Law Clinic Will Not Release Client Names To Legislators

BERLIN – Professors at the Environmental Law Clinic at the University of Maryland Law School will not surrender client names or accounts of money spent.

“We won’t disclose confidential information,” said Rena Steinzor, past director and professor of the Environmental Law Clinic. “We are lawyers first and professors second.”

Future clients do not need to fear that their personal information will be disclosed to politicians, because law school educators simply will not do it.

“We’d quit first,” Steinzor said.    

Legislators in the General Assembly, when they decided to add amendments to the state budget threatening to strip some funding from the University of Maryland Law School last week, could not have imagined the strong and immediate outcry from the legal community across the U. S.

“There’s been an absolute crescendo of reaction around the country,” said Steinzor.

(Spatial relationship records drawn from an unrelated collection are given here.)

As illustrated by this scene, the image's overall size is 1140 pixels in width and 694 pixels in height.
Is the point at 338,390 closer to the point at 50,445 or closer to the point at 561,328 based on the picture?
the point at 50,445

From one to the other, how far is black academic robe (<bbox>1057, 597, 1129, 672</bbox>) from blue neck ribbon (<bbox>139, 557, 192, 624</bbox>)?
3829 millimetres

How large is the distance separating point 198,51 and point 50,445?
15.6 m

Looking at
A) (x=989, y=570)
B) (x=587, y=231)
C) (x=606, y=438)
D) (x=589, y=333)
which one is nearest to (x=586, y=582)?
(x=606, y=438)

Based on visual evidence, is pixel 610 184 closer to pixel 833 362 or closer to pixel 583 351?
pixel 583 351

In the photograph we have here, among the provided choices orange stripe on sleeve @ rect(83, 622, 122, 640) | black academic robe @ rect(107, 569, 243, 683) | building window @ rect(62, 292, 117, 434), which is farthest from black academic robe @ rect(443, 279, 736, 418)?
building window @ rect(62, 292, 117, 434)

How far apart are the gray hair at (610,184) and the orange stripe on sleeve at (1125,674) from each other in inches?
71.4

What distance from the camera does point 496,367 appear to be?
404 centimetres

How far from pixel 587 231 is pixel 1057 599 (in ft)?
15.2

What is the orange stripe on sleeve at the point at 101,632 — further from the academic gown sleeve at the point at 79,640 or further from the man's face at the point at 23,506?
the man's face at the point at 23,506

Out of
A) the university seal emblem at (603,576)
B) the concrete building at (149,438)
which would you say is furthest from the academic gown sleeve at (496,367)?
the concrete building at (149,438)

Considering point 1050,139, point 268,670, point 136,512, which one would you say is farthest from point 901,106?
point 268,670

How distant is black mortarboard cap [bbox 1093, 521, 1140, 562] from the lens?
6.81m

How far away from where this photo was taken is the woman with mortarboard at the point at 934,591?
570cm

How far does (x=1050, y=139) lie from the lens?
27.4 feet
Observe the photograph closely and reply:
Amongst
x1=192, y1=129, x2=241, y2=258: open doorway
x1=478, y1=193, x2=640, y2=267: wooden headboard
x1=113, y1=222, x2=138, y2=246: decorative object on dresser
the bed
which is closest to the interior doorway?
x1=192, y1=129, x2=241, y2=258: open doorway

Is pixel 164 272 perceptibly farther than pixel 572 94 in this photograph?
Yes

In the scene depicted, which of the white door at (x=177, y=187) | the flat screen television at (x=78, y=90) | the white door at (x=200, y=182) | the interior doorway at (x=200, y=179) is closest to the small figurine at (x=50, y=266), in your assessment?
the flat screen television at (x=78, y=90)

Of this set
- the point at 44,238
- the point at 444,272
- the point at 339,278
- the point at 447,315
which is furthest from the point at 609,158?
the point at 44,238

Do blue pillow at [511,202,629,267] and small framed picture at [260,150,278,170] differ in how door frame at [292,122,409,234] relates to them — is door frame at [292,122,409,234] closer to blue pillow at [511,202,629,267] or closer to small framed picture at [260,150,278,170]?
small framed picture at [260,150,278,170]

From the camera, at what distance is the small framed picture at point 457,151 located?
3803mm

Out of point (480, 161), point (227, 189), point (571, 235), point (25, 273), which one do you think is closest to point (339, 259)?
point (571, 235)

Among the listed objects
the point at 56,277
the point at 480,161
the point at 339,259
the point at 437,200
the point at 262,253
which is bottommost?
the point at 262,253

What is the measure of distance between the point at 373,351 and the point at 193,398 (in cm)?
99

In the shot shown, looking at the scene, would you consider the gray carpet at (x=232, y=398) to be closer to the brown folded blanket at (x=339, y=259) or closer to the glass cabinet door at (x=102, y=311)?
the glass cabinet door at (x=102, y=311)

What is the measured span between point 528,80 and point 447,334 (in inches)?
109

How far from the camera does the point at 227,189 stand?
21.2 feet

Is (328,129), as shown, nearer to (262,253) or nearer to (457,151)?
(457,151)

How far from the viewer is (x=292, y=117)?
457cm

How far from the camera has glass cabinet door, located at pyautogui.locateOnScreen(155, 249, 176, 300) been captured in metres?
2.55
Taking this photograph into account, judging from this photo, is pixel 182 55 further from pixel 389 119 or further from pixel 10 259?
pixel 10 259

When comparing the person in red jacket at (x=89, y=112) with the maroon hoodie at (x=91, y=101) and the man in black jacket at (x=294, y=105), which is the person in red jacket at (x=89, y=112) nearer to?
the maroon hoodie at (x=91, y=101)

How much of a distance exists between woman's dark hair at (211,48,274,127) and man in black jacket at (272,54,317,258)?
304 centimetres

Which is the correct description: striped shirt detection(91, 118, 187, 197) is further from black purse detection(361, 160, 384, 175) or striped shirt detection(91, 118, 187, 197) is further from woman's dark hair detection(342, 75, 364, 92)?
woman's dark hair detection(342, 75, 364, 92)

Thursday afternoon, American Bar Association President Carolyn B. Lamm, issued a statement denouncing the legislature’s attempt to intimidate the law clinic.

I urge those who would undermine clinical law school programs to step back and remember that the rule of law cannot survive if pressure prevents lawyers from fulfilling their responsibilities to their clients.  I call on lawyers in every state to remember their professional obligation to uphold the independence of their profession, and speak out against intimidation whenever they see it.  Just as lawyers who represent unpopular clients are fulfilling the responsibilities of all lawyers, so too are law students who assist clients in clinical legal programs,” said Lamm.

The clinic also received a letter of support signed by 50 law school deans and 470 law school faculty members.

The University of Maryland Law School student body is also gathering signatures on a petition, with 150 signatures collected by late Thursday afternoon. Environmental Law Clinic alumni, faculty, and deans are also protesting the General Assembly’s actions.

The law clinic is not intimidated, according to Steinzor.

“This will not stop us from pursuing our clients’ interest in court,” said Steinzor.

As part of the education of law students, environmental law clinics provide pro bono attorney services to citizens who cannot afford to hire an attorney over environmental concerns. The law clinic filed a pollution lawsuit on behalf of the Waterkeeper Alliance and Assateague Coastal Trust (ACT) against Perdue and Hudson Farm in early March.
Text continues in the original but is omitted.